How does call routing work?

There is a number of systems available, with various levels of functionality.

At its simplest, call routing will answer calls and play an automated message welcoming customers. If the call can’t be answered immediately, it will be kept in a queue until an agent is free. Calls may also be routed to a specific department.

After a specified amount of time, if the call hasn’t been answered, it will be diverted to voice mail. Gauging when they should indeed be diverted can be tricky: too long and you are bound to get very disgruntled customers who have waited a long time and still can’t talk to a person; too short and your agents won’t have the opportunity to answer.

More sophisticated systems will offer different strategies to manage calls:

1) Group-based: any agent within a determined group will be allocated calls depending on their availability.

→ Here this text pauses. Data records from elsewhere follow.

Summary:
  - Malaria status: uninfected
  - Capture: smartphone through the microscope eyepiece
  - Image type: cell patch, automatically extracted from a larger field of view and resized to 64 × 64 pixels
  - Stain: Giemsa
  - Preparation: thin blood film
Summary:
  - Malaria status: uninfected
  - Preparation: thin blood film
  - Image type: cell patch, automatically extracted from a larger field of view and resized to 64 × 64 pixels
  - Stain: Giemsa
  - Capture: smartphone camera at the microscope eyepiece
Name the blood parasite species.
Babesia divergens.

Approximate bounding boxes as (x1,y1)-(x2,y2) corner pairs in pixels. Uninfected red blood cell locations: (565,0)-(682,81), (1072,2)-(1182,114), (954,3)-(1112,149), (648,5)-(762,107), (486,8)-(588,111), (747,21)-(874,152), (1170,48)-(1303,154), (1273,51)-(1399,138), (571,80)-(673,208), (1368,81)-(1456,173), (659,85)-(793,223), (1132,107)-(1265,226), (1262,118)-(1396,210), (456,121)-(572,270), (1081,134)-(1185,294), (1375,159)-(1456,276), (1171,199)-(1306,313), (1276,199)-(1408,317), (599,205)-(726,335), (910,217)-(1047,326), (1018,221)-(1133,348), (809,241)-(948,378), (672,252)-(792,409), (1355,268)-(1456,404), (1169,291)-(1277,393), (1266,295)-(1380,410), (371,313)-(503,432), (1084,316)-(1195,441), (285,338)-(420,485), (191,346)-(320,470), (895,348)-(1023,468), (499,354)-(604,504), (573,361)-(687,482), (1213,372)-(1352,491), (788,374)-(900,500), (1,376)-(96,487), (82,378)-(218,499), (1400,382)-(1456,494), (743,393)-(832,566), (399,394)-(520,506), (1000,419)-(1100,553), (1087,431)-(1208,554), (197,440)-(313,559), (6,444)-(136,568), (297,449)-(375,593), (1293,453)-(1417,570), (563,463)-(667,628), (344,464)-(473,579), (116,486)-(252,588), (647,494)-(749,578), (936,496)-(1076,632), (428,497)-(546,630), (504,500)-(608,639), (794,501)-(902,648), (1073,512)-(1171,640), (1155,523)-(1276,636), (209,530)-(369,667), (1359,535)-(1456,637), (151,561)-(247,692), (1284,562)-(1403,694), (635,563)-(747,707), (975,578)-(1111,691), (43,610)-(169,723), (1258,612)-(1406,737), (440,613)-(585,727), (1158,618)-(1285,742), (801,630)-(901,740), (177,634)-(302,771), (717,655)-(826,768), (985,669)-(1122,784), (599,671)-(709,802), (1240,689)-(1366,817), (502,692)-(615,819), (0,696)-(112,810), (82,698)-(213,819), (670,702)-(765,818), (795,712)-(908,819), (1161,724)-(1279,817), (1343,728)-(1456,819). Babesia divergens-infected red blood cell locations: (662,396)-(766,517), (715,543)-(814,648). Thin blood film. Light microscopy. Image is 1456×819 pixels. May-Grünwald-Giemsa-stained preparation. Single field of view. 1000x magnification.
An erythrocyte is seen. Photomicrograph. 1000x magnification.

If there is a queue, the next individual to finish their previous conversation will be chosen. This solution ensures that the greatest number of calls is answered with the minimum waiting time but not necessarily that the best-suited agent is picked.

2) Line-based: This system allocates calls based on a cascading principle and is particularly well suited to businesses where agents also perform other duties. Let’s say that your contact centre has three groups of agents. Group 1 only answers phone calls; Group 2 answers some phone calls but also have other tasks; Group 3 mostly deals with other jobs and only answers the phones if nobody is available.

3) Fewest calls: Calls are allocated to the agent who has answered the smallest number of calls, allowing workload to be distributed fairly.

Call routing offers very important benefits. It allows you to have more calls answered; when the call is answered, your customers are likely to be happier than if they had to call multiple times to get through; and routing calls to appropriate department increases the rate of First-Call Resolution and customer satisfaction.